List each line of the items below that contains the string "grassy", treating uppercase and lowercase letters as different.

★ ★ ★

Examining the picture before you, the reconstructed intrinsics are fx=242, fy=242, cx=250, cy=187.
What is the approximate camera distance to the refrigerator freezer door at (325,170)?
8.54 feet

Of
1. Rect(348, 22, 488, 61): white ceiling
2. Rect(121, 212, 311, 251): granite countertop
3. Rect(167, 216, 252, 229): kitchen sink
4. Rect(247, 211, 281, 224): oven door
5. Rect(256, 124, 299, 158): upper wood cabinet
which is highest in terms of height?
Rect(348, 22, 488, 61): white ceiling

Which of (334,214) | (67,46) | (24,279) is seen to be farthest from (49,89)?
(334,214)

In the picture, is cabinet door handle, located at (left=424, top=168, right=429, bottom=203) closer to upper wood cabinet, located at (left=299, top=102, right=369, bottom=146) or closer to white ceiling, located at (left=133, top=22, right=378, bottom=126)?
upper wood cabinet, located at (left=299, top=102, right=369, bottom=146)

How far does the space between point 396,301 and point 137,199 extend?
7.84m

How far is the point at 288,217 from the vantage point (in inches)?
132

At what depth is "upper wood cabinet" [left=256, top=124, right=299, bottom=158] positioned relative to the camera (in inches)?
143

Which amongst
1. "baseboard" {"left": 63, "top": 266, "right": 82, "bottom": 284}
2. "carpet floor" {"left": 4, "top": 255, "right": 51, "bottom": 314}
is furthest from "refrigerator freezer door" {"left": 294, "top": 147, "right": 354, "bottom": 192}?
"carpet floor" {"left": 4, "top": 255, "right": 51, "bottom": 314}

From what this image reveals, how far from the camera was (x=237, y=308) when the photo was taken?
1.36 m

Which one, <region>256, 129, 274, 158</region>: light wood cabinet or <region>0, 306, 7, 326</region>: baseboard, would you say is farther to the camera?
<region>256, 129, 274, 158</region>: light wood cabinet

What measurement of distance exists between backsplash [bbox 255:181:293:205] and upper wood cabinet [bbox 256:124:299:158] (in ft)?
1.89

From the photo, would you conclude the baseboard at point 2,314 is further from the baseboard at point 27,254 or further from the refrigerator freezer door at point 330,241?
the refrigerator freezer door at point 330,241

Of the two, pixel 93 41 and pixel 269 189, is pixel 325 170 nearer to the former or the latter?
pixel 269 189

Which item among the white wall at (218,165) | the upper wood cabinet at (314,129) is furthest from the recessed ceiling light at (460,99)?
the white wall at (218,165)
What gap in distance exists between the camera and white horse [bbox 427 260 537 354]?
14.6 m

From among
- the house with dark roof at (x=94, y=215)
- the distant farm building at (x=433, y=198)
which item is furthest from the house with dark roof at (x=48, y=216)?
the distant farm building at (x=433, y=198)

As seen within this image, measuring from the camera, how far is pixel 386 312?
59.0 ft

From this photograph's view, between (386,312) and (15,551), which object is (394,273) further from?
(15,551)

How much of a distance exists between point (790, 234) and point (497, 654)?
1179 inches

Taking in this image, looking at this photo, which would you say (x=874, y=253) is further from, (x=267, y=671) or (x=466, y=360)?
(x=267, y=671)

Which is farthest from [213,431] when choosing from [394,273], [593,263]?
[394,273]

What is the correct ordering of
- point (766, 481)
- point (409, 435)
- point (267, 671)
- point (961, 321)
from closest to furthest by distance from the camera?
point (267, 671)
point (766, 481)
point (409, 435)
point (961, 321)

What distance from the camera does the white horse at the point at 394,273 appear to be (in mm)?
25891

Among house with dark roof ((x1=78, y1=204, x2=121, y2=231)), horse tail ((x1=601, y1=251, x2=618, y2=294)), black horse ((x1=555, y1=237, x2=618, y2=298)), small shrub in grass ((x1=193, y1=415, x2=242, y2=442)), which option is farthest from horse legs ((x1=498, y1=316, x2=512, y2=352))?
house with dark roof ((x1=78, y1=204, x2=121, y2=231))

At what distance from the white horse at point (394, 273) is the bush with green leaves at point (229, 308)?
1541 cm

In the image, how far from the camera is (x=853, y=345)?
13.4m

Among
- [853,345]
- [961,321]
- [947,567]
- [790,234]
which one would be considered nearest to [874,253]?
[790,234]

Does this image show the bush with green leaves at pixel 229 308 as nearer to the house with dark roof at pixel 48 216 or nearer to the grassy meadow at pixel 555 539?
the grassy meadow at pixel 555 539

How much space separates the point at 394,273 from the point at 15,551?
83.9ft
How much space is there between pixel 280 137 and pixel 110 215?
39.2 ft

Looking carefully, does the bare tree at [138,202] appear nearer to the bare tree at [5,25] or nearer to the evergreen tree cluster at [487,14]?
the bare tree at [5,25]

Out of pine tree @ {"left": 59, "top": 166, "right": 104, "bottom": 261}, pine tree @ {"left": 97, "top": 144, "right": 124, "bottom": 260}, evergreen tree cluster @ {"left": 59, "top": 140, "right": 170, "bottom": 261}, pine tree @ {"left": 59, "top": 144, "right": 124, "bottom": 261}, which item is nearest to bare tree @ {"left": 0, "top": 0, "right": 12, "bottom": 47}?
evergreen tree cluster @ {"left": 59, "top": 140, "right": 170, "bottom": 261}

★ ★ ★

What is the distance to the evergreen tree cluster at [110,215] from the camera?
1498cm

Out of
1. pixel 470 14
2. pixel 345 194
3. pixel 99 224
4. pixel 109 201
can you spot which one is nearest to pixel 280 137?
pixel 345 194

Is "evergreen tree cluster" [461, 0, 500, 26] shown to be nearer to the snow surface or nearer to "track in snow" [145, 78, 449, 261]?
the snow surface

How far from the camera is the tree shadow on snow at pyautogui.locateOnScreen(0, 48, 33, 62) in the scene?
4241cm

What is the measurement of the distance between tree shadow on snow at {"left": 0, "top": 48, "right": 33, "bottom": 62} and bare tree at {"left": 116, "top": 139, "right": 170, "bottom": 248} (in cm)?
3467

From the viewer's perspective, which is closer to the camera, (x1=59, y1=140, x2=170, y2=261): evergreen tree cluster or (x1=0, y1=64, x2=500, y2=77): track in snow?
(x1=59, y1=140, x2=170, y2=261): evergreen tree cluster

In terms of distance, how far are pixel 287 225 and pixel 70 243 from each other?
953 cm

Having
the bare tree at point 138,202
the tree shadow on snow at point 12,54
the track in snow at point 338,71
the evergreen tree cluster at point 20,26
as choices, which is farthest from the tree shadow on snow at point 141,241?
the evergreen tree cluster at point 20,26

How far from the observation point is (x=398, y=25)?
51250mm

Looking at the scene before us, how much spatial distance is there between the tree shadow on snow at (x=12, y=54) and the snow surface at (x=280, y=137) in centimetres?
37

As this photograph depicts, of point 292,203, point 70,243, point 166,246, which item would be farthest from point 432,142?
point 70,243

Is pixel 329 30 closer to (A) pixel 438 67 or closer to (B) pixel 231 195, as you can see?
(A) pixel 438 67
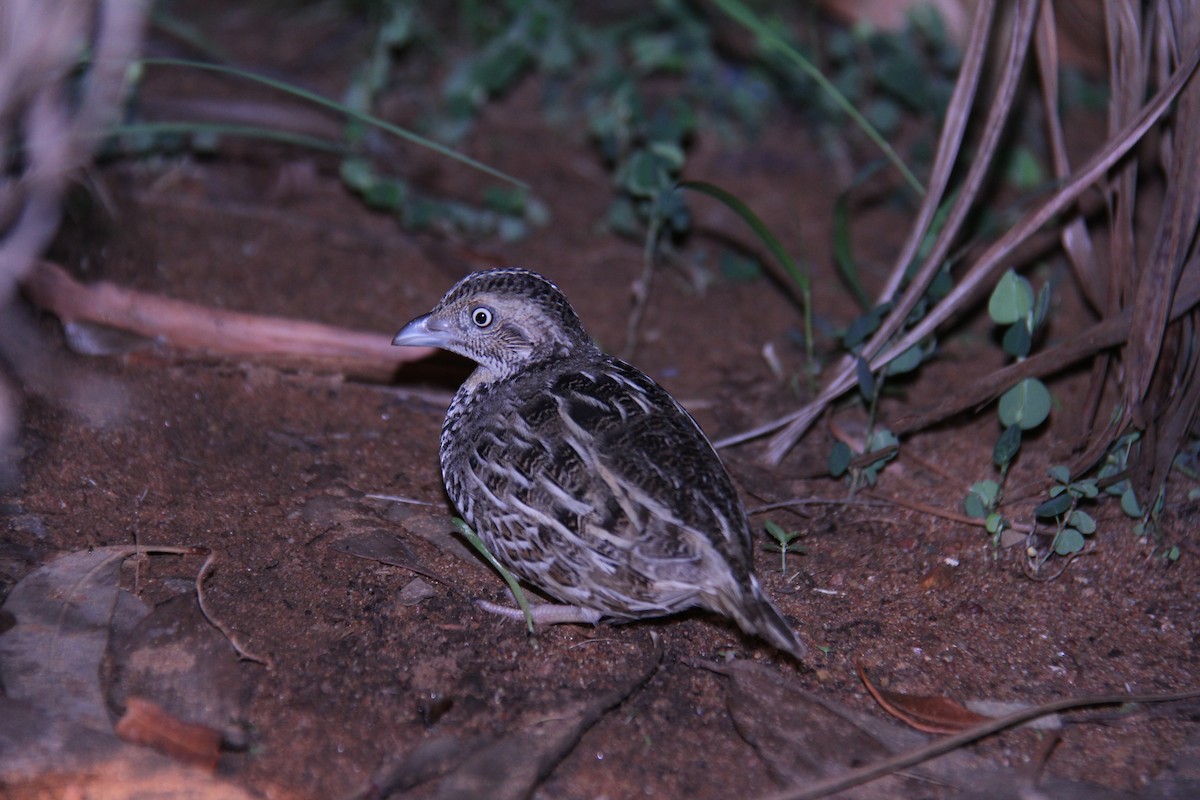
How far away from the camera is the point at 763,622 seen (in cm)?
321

★ ★ ★

> ANSWER FOR THE TASK
Does this image show the bush with green leaves at pixel 229 308 as nearer to the house with dark roof at pixel 48 216 or nearer to the grassy meadow at pixel 555 539?
the grassy meadow at pixel 555 539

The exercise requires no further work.